心理占星術家・nicoが選んだ今月の言葉は….
いいですか、旅をする前とあとでは人は変わる————前よりも博学になり、知識も増える。そうなると、私は私の仕事に欠かすことのできない大切なもの、多分純粋さを失うかもしれない。それにどっちみち、あのヨーロッパ帰りの間抜けな連中ときたら、やっていることの一体どこに深みとやらがでたというのかさっぱりわからない。私には前よりも薄っぺらになっているとしか思えない。

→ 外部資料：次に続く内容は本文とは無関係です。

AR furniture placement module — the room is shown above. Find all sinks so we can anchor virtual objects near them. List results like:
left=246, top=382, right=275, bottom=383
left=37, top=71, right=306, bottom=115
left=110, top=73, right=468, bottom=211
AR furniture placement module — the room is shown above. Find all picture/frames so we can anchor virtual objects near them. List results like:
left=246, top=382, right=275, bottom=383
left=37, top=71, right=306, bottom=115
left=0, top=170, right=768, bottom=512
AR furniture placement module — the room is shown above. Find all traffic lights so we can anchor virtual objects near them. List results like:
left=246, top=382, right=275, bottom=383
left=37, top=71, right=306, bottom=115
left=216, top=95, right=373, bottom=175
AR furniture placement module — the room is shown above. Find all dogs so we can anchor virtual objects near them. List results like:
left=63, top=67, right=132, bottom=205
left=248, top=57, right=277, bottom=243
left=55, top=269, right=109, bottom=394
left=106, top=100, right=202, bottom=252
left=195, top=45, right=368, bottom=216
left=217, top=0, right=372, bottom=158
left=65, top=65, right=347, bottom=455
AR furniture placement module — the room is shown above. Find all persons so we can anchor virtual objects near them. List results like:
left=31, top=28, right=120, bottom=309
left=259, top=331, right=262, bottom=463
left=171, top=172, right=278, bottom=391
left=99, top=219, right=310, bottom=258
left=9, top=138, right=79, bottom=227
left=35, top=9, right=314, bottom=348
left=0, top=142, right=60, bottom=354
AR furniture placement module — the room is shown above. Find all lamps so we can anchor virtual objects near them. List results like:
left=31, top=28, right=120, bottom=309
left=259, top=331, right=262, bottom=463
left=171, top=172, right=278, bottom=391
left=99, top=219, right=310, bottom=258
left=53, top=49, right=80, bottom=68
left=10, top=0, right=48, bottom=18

事実、私は、ある人間の芸術というものはその人の愛が達する深さと同じところまでしか行けないと思っているのです。
画集「アンドリュー・ワイエス展」インタビューより
今月の言葉
1917年7月12日生まれ。
アメリカ・ペンシルベニア州生まれ。20世紀アメリカン・リアリズムの代表的画家。蟹座に太陽、水星、冥王星を持つ。
今は、情報社会だと人は言う。占星術の業界でも、2020年末に200年に一度のグレート・ミューテーションが起こり、ここから風のエレメント――広く知識を持ち、広く人と知り合い、オープンなマインドを持っている人たちが心地よく暮らせる――の時代がやってくるなどと騒がれている。
そんな時代には、ワイエスのような芸術家は決して生まれないだろうと思う。インスタ映えなどまったくしない、日常のささやかな、ともすれば誰の目に留まることのない風景を永遠の物語のように描く芸術。
ワイエスは言う。
わたしの作品を身辺の風物を描いた描写主義だという人々がいる。わたしはそういう人々をその作品の描かれた場所へと案内することにしている。するとかれらはきまって失望する。かれらの想像していたような風景はどこにもないからだ。
では、その風景はどこにあるというのだろうか。もちろん、それは彼の心象の中にある。なんでもない平凡な部屋も、手垢に汚れた扉も、使いふるしたモップも、彼が見出した意味と共にあり、それ以上でもそれ以下でもない。
そこにどんな知ったかぶった知識やら、美しく見せるための加工が必要だというのだろう? 自分の心象以上に必要なものってあるのだろうか? 自分の外側に、自分のこころの中のイメージ以外のものを求めすぎるから、人は自分のことがわからなくなるのではないか?
4番目のサイン・蟹座=月は、おそらく、どのサインよりも社会から遠く離れている。ホロスコープの配置も社会を示すMCから一番遠い、円の底=ICに位置し、まさに岩陰でひっそり生息する蟹のように、自分が“純粋に”自分として存在できる場所にいる。
蟹座=月の段階では、できる限り外部のものを省く必要がある。人からの評価、見栄えも出来栄えも関係ない、新しいビジネス用語もいらないし、資格や肩書もいらない。どんなものであれ自分の心を惹きつけるものに同化しようという気持ち、情熱に支配されて生きることができなかったら、一体、心=月は誰のためにあるというのだろう。
しかし、多くの人は言う。「自分の気持ちがわからない」「自分の求めているものがわからない」と。自分の外にあるものに支配され、日常のささやかな感動はどこかに追いやられてしまうのだ。
ワイエスは、徹底して主観的な人間であった。興味を持ったテーマは何であれ、自己を対象に同化させようと夢中になり、また彼がかかわった対象は、何年間も彼の記憶の中に貯められていた。それが、彼の作品が誠実で深く、そして私的な「物語芸術」と呼ばれるゆえんであった。
今、情報は下から上、上から下へとひっきりなしに流れ続けている。誰が何を言ったか、どこに何が書いてあったか、一つ一つにとどまり続けていたら、あっという間に時代の流れに置いていかれそうになるほどである。
そんな時代の中で、私たちはどれだけ目の前の対象に深く愛することができているのだろうか。自分の外の出来事ではなく、自分の内の中で起こっていることを、どれだけ誠実に扱うことができているだろうか。
むしろ、このような時代だからこそ、太陽・蟹座生まれの将棋の藤井七段しかり、対象物に深くのめり込んだ人だけが、本当の意味での豊かさを体現できるのではないだろうか。
蟹座期は、大いに自分と対象物との私的で深い対話を味わいたい。どのような時代であっても、そこだけ、それだけは変わらない風景として自分の心を喜ばせたい。それでも、もし情報の中で迷子になりそうになったときは、ワイエスの絵に触れ、私の中の心象に戻ろうと思う。